An Innovative US Investment Management Firm Improved Recommendation Match Rate from 1.5% to 23% Using ML-Driven Risk Profiling Solution
Overview
A leading US-based investment management organization offering portfolio management and advisory services to high-net-worth individuals (HNIs). The firm sought to strengthen its customer intelligence capabilities and improve investment personalization through enhanced risk profiling and predictive analytics.
The client faced multiple challenges in accurately profiling HNI investors and optimizing wealth management processes:
Wealth managers needed structured insights to conduct effective client interviews and portfolio assessments.
Existing risk profiling models lacked precision, often leading to misaligned investment recommendations.

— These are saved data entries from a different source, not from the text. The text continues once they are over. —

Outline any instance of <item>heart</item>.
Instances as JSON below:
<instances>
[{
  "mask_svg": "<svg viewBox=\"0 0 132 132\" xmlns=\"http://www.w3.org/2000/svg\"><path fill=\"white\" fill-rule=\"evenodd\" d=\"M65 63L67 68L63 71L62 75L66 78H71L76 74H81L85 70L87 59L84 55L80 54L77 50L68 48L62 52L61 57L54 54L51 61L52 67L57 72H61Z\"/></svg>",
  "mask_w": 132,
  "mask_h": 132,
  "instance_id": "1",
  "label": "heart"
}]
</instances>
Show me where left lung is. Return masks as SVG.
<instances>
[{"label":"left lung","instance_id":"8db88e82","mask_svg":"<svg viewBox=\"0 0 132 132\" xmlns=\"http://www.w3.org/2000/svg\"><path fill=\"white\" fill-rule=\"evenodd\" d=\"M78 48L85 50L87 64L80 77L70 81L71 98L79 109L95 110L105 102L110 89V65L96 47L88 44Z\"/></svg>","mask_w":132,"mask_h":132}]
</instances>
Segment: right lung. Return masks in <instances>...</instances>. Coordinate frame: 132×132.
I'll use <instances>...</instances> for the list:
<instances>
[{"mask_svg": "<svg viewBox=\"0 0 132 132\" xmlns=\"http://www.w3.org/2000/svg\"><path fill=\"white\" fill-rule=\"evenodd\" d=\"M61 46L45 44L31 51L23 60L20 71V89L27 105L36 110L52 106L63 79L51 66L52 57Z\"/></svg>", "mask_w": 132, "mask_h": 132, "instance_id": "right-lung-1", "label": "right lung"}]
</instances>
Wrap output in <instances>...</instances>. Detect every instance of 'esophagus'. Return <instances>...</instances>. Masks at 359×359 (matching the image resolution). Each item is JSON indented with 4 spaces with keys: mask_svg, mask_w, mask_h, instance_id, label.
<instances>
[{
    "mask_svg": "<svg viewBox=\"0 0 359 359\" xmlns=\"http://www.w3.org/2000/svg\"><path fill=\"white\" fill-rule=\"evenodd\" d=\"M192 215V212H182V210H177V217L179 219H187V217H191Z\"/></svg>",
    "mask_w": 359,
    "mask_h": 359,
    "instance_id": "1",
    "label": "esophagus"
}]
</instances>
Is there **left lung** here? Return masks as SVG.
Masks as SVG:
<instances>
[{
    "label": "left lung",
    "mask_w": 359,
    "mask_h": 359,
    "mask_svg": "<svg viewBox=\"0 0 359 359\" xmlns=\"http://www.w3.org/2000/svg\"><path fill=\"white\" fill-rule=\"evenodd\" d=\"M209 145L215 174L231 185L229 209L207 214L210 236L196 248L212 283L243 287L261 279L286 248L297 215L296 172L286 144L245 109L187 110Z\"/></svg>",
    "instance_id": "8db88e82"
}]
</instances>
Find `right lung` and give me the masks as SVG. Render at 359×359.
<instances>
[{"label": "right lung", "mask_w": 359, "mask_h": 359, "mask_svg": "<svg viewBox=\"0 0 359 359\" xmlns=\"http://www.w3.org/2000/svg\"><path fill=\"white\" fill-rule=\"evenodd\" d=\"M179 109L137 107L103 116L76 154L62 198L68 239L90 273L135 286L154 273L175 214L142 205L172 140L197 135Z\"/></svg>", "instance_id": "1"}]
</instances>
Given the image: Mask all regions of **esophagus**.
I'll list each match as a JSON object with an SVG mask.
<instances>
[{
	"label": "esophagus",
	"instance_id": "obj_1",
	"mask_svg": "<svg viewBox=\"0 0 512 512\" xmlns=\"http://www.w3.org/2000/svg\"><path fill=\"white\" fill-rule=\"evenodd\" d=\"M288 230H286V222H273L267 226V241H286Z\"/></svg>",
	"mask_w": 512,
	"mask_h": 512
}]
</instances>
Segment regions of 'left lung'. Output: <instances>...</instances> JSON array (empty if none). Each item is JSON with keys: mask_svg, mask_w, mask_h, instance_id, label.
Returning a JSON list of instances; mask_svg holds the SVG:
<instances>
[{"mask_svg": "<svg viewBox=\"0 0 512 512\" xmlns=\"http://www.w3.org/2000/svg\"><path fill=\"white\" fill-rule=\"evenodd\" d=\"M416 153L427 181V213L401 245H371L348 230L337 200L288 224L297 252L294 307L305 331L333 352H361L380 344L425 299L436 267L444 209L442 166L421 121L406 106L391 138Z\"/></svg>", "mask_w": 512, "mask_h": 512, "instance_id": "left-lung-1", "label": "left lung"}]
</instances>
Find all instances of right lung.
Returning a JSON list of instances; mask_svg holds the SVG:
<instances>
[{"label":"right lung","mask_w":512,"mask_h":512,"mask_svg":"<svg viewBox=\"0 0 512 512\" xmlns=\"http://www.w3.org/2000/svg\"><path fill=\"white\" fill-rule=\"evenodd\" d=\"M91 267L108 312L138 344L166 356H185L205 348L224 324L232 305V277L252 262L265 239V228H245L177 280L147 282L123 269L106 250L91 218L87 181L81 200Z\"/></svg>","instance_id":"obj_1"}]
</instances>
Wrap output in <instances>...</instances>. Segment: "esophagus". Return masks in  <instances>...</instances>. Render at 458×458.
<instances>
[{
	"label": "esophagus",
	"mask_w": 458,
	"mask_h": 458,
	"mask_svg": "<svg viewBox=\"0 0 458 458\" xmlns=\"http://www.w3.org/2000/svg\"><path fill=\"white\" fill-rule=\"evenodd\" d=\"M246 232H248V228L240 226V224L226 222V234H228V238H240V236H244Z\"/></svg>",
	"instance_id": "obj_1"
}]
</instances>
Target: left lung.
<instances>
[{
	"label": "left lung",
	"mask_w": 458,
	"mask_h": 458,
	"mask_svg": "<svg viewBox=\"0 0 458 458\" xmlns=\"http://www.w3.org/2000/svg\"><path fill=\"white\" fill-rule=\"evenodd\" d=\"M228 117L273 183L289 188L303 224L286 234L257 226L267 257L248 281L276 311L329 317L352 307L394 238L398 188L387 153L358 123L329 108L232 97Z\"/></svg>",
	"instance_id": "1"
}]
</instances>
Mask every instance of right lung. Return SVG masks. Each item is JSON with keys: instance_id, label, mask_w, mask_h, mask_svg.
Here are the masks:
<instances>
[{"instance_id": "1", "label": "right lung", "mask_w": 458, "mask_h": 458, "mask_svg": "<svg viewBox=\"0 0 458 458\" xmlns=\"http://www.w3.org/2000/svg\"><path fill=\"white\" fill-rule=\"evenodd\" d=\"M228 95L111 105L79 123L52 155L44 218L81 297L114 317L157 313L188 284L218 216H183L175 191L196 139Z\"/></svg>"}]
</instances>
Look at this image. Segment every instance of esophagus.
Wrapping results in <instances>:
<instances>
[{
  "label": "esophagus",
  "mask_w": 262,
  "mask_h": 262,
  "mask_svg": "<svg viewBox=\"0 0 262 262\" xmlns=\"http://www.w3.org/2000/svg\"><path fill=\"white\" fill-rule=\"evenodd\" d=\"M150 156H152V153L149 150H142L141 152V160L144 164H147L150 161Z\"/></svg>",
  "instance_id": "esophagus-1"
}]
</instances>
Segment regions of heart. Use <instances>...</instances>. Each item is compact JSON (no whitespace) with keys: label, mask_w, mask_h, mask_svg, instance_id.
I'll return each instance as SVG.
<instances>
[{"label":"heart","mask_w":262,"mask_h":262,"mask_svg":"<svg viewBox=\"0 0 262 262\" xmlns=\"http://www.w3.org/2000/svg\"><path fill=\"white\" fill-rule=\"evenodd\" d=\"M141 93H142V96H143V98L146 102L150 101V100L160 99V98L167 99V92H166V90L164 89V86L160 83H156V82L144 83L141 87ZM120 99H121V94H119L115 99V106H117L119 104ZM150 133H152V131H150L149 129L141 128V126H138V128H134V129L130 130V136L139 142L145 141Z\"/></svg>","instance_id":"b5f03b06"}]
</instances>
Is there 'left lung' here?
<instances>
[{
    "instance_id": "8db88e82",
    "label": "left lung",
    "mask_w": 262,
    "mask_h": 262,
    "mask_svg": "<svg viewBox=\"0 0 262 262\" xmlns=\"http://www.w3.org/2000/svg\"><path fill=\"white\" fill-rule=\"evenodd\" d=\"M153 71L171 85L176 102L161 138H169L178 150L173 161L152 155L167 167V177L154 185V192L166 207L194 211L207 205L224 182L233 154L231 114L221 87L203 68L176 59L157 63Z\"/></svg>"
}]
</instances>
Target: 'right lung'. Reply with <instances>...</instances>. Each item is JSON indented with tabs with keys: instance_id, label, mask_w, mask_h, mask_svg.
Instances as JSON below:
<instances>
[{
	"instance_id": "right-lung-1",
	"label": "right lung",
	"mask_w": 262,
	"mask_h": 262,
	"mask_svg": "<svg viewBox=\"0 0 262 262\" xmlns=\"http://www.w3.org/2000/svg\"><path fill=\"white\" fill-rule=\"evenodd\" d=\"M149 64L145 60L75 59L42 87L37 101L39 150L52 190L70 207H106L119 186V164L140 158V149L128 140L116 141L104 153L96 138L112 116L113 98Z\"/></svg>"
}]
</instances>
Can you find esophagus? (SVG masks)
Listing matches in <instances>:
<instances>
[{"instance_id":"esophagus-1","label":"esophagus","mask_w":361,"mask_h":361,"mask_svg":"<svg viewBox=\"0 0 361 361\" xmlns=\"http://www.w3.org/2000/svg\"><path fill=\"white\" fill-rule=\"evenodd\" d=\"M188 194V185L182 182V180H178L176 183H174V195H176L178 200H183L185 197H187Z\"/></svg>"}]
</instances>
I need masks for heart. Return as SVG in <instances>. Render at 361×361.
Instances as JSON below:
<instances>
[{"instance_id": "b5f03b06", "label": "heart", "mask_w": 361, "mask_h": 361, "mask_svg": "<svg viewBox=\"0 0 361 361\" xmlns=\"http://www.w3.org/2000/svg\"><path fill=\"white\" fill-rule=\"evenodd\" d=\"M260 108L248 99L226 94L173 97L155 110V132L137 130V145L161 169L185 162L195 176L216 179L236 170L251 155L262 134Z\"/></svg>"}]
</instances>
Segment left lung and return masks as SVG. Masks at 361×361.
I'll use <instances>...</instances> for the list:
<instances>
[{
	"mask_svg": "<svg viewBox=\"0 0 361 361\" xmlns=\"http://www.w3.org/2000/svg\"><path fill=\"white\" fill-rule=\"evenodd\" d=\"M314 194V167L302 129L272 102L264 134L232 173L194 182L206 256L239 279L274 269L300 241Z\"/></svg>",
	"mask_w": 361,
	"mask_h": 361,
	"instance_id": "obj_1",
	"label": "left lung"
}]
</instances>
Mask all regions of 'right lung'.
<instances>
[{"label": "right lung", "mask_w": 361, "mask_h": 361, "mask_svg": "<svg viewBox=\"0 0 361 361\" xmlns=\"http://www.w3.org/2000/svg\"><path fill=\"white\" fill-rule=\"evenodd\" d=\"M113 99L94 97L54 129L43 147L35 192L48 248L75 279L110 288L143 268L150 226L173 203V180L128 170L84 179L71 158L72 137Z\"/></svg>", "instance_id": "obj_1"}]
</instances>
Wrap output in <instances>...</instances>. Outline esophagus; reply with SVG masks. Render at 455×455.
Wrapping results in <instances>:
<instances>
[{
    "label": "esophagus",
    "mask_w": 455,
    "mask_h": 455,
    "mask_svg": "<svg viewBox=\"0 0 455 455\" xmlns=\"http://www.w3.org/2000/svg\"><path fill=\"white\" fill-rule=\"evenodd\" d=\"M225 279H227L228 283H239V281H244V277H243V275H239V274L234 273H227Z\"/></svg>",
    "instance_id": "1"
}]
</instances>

Difficulty in classifying customers across five key risk categories — Conservative, Moderately Conservative, Balanced, Moderately Aggressive, and Aggressive.
Low recommendation match rates, impacting client satisfaction and portfolio performance.
Solution
Coforge implemented a comprehensive machine learning–driven risk profiling and recommendation system to enhance investment insights and decision-making:
Conducted extensive data preparation and null value handling due to the question–answer nature of the input data.
Deployed multiple models — Decision Trees, Random Forests, and XGBoost — to improve prediction accuracy and risk segmentation.
Used misclassification cost analysis to select the most reliable model combination for customer categorization.
Applied iterative retraining and validation using multiple evaluation metrics to refine accuracy over time.
Integrated the model outputs into the firm’s advisory workflow to assist wealth managers in providing more accurate recommendations.
The Impact
Improved recommendation match rate from 5% to 23% within the first deployment cycle.
Deeper understanding of client investment behavior and preferences.
Enhanced risk profiling accuracy, enabling more aligned and personalized investment advice.
Streamlined wealth manager workload through automated insights and prioritized client segmentation.